**CHALLENGES**
**1.** Answer each question from the calendar reform transcript, one answer per line, marked as the questions are.
(a) How many days does February have?
(b) What does the speaker call our calendar and our system of keeping time for society and civilization?
(c) On which weekday was Christmas last year?
**2.** Carry on with the calendar reform transcript from the point where it stops.

**QUOTED TEXT**
*-*-*

Subscribe
Apple | Spotify | Amazon | iHeart Radio | Castbox | Podcast Republic | RSS | Patreon
Podcast Transcript
Our calendar and system of keeping time are rather unique.
It isn’t nice and tidy like the metric system. It is a collection of odd time units, leap years, and rotating calendars.
As such, many people throughout history have thought that they could do better.
So they have made proposals for changing our calendar, some of which would be very different from the one we are used to.
Learn more about proposed calendar reforms on this episode of Everything Everywhere Daily.
If you’ve been listening to this podcast long enough, you know that I frequently say that something will be the subject of a future episode.
This is such an episode.
I’ve done many episodes covering the origins of the calendar and timekeeping. It is a rather convoluted mess that has been passed down to us over time from a variety of ancient cultures.
It is why we have 24 hours in a day, but 60 minutes in an hour, seven days in a week, and 365 days in a year.
It’s a rather awkward system, but it works, and everyone knows how it works. Our calendar and our system of keeping time are a sort of protocol for society and civilization.
That being said, many people have come up with ideas for improving the calendar.
Let’s start with some of the problems with the current calendar.
The Gregorian calendar, while widely accepted, has long been criticized for its irregularities and inefficiencies. One major issue is the uneven distribution of days across months. Some months have 30 days, others 31, and February has 28 or 29 days, depending on leap years, making the calendar inconsistent and difficult to memorize or predict without constant reference. This irregularity complicates accounting, scheduling, and planning, especially in business and administrative contexts where even predictable periods are desirable.
Another significant problem is that the Gregorian calendar does not align cleanly with the seven-day week. Each year, dates fall on different weekdays, which creates inefficiencies for industries that rely on fixed schedules or comparisons across years. There is no standardization of which dates fall on which days of the week.
For example, last year Christmas was on a wednesday and this year it will be on a thursday.

*-*-*

**RECORDS SUPPLIED**
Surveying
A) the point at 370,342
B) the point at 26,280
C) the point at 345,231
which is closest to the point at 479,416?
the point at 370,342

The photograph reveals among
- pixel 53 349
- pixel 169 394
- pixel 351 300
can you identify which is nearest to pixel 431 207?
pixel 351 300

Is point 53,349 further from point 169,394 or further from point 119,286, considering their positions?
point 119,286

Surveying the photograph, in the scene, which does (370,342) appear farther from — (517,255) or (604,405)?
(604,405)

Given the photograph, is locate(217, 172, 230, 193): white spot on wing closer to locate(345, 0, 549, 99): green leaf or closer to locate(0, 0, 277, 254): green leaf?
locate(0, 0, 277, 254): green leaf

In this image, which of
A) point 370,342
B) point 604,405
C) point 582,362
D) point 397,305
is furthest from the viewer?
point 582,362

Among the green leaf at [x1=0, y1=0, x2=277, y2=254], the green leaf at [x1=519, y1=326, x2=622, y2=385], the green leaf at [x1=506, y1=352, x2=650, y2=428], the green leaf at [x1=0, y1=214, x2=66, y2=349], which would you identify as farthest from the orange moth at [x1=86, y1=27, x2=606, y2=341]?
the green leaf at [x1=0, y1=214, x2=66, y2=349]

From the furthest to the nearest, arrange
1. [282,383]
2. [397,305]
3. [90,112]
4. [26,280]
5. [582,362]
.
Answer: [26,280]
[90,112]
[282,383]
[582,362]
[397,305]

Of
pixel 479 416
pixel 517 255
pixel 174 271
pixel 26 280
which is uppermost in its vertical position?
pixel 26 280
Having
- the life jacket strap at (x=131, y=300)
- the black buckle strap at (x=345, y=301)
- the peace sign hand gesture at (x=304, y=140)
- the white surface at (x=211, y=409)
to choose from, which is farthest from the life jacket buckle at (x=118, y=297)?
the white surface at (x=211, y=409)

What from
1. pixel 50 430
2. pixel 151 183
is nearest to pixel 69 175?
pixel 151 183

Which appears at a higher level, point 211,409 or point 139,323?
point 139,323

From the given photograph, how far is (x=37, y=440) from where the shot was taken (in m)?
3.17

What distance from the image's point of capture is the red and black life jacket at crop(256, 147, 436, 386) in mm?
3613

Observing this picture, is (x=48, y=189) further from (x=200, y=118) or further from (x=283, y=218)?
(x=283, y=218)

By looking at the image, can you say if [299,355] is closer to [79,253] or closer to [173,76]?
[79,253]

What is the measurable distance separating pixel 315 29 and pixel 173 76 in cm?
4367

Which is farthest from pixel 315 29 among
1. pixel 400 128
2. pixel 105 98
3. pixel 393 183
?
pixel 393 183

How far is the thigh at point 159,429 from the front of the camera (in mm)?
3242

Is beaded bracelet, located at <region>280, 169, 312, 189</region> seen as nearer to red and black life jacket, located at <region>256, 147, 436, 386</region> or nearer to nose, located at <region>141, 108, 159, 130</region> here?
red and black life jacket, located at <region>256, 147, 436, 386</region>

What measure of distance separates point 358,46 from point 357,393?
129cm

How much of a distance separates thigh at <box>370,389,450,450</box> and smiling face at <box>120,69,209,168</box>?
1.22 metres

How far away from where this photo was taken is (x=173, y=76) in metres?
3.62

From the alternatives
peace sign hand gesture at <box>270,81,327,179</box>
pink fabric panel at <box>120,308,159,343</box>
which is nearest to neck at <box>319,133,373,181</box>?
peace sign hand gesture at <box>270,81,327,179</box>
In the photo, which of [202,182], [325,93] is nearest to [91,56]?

*-*-*

**THE RESPONSES**
**1.**
(a) February has 28 or 29 days, depending on leap years.
(b) A sort of protocol.
(c) Wednesday.

**2.**
The leap year system, while an effective approximation for aligning the calendar with the solar year, is also a source of confusion. Its rules are not intuitive, requiring exceptions for century years not divisible by 400. This adds a layer of complexity to what is otherwise a straightforward progression of days.
Religious observances further complicate matters. Many holidays, such as Easter, are movable feasts tied to lunar cycles rather than the solar calendar, resulting in shifting dates that vary from year to year. This inconsistency has made it difficult to standardize international holiday calendars or school years, especially in multicultural societies.
Moreover, the Gregorian calendar divides the year into quarters of unequal lengths, which is inconvenient for economic reporting and quarterly assessments in business. This lack of symmetry has led to calls for calendars with uniform quarters and months, which could simplify accounting and reduce errors in date-based calculations.
With that, let’s go through some of the proposed calendars that would replace the Gregorian calendar.
The first is the International Fixed Calendar, which was proposed by British accountant Moses B. Cotsworth in 1902.
It divides the year into 13 months, each containing exactly 28 days, which results in months that are precisely four weeks long. This uniformity ensures that every month begins on the same day of the week and that the same dates always fall on the same weekdays, year after year. The 13th month, often called “Sol,” is inserted between June and July in the Gregorian calendar.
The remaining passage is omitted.